Corporativismo: um grande mal da e para a nossa democracia

No Congresso, no Judiciário, em qualquer canto, o corporativismo é algo que muito mal faz a nossa democracia.

Nesse post o corporativismo é definido, conforme destaca o senhor Renato Cancian (http://educacao.uol.com.br/sociologia/corporativismo-1.jhtm) “como um tipo de forma associativa que tem por objetivo assegurar privilégios e proteção para seus membros e para certos segmentos ou setores sociais, em detrimento de uma coletividade maior (ou seja, da sociedade como um todo) ou até mesmo do interesse de um país diante de outro. Sindicatos, empresas e as mais variadas instituições são acusadas de práticas corporativistas quando recorrem ao Estado ou ao governo e obtêm prerrogativas, direitos ou benefícios exclusivos que lesam outros segmentos sociais ou o interesse público.”

Para exemplificar podemos citar dois casos dos últimos dias.

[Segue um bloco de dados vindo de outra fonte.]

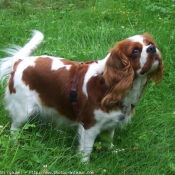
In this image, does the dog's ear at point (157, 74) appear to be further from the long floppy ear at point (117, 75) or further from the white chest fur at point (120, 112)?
the long floppy ear at point (117, 75)

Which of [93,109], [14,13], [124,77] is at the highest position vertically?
[124,77]

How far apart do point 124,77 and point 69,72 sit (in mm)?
598

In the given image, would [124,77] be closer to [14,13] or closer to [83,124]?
[83,124]

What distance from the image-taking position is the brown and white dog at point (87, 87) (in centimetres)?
305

Um do Poder Judiciário e outro do Poder Legislativo.

A tentativa da Associação de Magistrados do Brasil (AMB) de, na prática, sepultar o Conselho Nacional de Justiça (CNJ), impedindo que esse tenha poderes punitivos sobre o corpo da magistratura nacional, é uma evidência.

Utilizando-se somente de retórica, e nada mais, quiseram desvirtuar uma declaração sensata e corajosa da Ministra Eliana Calmon, que sabe com certeza, os absurdos com que tem se defrontado no cargo de Corregedora Nacional de Justiça, como se ela dissesse que todos os magistrados eram corruptos ao falar nos tais “bandidos de toga”. Óbvio que não. O que a ministra quer é exatamente limpar o Judiciário dessa gente, deixando lá somente e tão somente aqueles que merecem.

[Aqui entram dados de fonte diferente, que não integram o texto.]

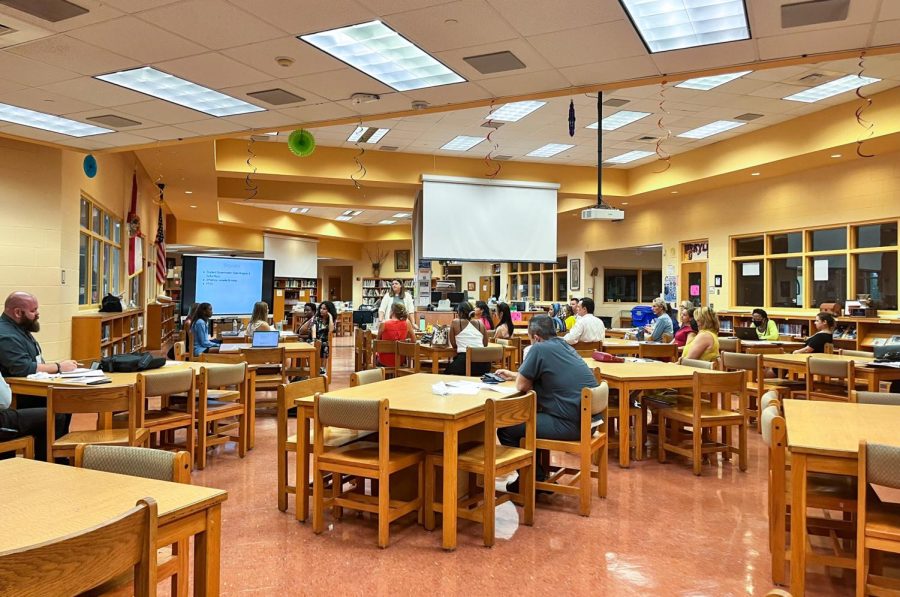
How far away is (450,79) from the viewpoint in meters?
4.80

As vozes do corporativismo, no entanto, querem apenas ter todos os direitos do cargo de membro do Poder Judiciário, sem terem sobre si mecanismos de controle. No fundo reclamam de uma coisa, distorcendo para isso situações, para protestar contra o controle que o CNJ tem, aos poucos, imposto à magistratura. Poderes públicos, todos, têm que se acostumar ao controle externo, seja ele técnico, como no caso do CNJ, seja ele social, no caso de instituições ou da imprensa, até mesmo o Judiciário, que, vamos combinar, tem sido ao longo do tempo, o poder menos controlado da República.

O corporativismo no Judiciário reclama de punições, que em relação ao que podem sofrer os cidadãos comuns e os servidores públicos, de imediato, são brandas. Na verdade protestam contra os controles que o CNJ impõe sobre a magistratura. Deveriam os membros desse poder se acostumarem a isso, todos os poderes têm obrigações com a sociedade, independente da forma de acesso.

Os casos recentes que se desenrolaram na Câmara dos Deputados, envolvendo a absolvição da deputada Jaqueline horRoriz (PMN-DF) e a não investigação do deputado Valdemar Costa Neto (PR-SP), são outro claro exemplo de corporativismo. As corporações têm horror a punir os seus. Seus espírito de corpo as impede de agir e com as justificativas mais bizarras de tudo faz para que isso – a investigação ou punição – não aconteça. No fundo, esse tipo de comportamento acaba incentivando os desvios de conduta, o erro, a má-fé, e por ai vai.

Se queremos realmente construir uma democracia em nosso país uma das tarefas principais é enfrentar esse lado pernicioso das corporações. Os princípios republicanos de igualdade de todos perante a lei e de oportunidades iguais vão, com toda certeza, para o ralo ou para a lata de lixo, quando as corporações conseguem fazer valer as suas vontades indo contra os interesses da sociedade.